-- Source text --
"""

Re: [R] Predictor Importance in Random Forests and bootstrap

Dimitri Liakhovitski Tue, 28 Jan 2014 14:36:28 -0800

Here is a great response I got from SO:

There is an important difference between the two importance measures:
MeanDecreaseAccuracy is calculated using out of bag (OOB) data,
MeanDecreaseGini is not. For each tree MeanDecreaseAccuracy is calculated
on observations not used to form that particular tree. In contrast,
MeanDecreaseGini is a summary of how impure the leaf nodes of a tree are.
It is calculated using the same data used to fit trees.


When you bootstrap data, you are creating multiple copies of the same
observations. Therefore the same observation can be split into two copies,
one to form a tree, and one treated as OOB and used to calculate accuracy
measures. Therefore, data that randomForest thinks is OOB for
MeanDecreaseAccuracy is not necessarily truly OOB in your bootstrap sample,
making the estimate of MeanDecreaseAccuracy overly optimistic in the
bootstrap iterations. Gini index is immune to this, because it is not
relying on evaluating importance on observations different from those used
to fit the data.

I suspect what you are trying to do is use the bootstrap to generate
inference (p-values/confidence intervals) indicating which variables are
"important" in the sense that they are actually predictive of your outcome.
The bootstrap is not appropriate in this context, because Random Forests
expects that OOB data is truly OOB and this is important for building the
forest in the first place. In general, bootstrap is not universally
applicable, and is only useful in cases where it can be shown that the
parameter you're estimating has nice asymptotic properties and is not
sensitive to "ties" in the data. A procedure like Random Forest which
relies on the availability of OOB data is necessarily sensitive to ties.

You may want to look at the caret package in R, which uses random forest
(or one of a set of many other algorithms) inside a cross-validation loop
to determine which variables are consistently important. See:



http://cran.open-source-solution.org/web/packages/caret/vignettes/caretSelection.pdf


On Tue, Jan 28, 2014 at 8:54 AM, Dimitri Liakhovitski <
dimitri.liakhovit...@gmail.com> wrote:

> Thank you, Bert. I'll definitely ask there.

"""

-- Entries supplied --
"""

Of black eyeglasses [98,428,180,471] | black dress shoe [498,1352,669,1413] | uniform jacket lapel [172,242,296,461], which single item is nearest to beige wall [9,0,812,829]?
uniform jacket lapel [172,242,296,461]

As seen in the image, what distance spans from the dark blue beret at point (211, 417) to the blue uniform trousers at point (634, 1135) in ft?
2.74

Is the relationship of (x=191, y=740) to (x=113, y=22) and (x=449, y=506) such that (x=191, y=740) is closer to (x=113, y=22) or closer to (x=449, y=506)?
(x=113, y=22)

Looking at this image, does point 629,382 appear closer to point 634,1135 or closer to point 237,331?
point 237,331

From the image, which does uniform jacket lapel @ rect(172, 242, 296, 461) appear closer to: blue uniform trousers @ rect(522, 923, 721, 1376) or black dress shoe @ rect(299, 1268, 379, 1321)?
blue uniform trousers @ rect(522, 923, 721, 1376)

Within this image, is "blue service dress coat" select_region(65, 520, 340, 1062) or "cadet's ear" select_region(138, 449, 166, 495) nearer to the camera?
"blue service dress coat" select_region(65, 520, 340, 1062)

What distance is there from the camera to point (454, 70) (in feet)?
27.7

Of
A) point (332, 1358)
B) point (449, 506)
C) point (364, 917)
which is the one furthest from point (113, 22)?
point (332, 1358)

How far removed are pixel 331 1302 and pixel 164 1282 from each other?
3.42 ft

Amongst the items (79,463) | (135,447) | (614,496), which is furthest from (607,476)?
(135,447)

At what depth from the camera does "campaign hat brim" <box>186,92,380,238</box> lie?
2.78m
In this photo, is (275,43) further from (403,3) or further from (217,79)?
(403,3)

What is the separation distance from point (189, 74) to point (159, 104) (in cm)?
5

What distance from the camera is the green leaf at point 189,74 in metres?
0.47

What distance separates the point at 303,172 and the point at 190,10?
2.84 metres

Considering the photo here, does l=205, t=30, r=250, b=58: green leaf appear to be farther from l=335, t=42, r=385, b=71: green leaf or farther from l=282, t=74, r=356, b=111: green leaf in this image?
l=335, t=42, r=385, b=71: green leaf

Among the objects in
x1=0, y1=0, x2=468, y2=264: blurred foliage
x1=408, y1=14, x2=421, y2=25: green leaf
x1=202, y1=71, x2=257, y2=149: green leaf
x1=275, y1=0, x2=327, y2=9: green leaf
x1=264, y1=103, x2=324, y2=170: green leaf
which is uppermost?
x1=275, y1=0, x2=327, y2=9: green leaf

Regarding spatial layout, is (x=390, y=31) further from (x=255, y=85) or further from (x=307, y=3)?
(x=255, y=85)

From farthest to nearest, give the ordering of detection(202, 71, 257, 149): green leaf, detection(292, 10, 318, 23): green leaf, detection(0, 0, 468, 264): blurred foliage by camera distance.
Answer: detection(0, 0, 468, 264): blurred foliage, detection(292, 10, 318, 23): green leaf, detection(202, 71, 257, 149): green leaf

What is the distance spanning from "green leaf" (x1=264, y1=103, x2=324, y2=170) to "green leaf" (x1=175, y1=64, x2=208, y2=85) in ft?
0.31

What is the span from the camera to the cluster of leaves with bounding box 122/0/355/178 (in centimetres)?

"""

-- Stated exercise 1 --
From the forum post on predictor importance in random forests, list every phrase that appears inside parentheses.
-- Stated exercise 2 --
Write the lines that follow the last line of the forum post on predictor importance in random forests.

-- Exercise answer 1 --
(OOB)
(p-values/confidence intervals)
(or one of a set of many other algorithms)

-- Exercise answer 2 --
> In the meantime I just wanted to ensure that my R code (my function for
> bootstrap and the bootstrap run) is correct and my abnormal bootstrap
> results are not a function of my erroneous code.
> Thank you!
>
>
>
> On Mon, Jan 27, 2014 at 7:09 PM, Bert Gunter <gunter.ber...@gene.com>wrote:
>
>> I **think** this kind of methodological issue might be better at SO
>> (stats.stackexchange.com).  It's not really about R programming, which
>> is the main focus of this list. And yes, I know they do intersect.
>> Nevertheless...
>>
>> Cheers,
>> Bert
>>
>> Bert Gunter
>> Genentech Nonclinical Biostatistics
>> (650) 467-7374
>>
>> "Data is not information. Information is not knowledge. And knowledge
>> is certainly not wisdom."
>> H. Gilbert Welch
>>
>>
>>
>>
>> On Mon, Jan 27, 2014 at 3:47 PM, Dimitri Liakhovitski
>> <dimitri.liakhovit...@gmail.com> wrote:
>> > Hello!
>> > Below, I:
>> > 1. Create a data set with a bunch of factors. All of them are predictors
>> > and 'y' is the dependent variable.
>> > 2. I run a classification Random Forests run with predictor importance.
>> I
>> > look at 2 measures of importance - MeanDecreaseAccuracy and
>> MeanDecreaseGini
>> > 3. I run 2 boostrap runs for 2 Random Forests measures of importance
>> > mentioned above.
>> >
>> > Question: Could anyone please explain why I am getting such a huge
>> positive
>> > bias across the board (for all predictors) for MeanDecreaseAccuracy?
>> >
>> > Thanks a lot!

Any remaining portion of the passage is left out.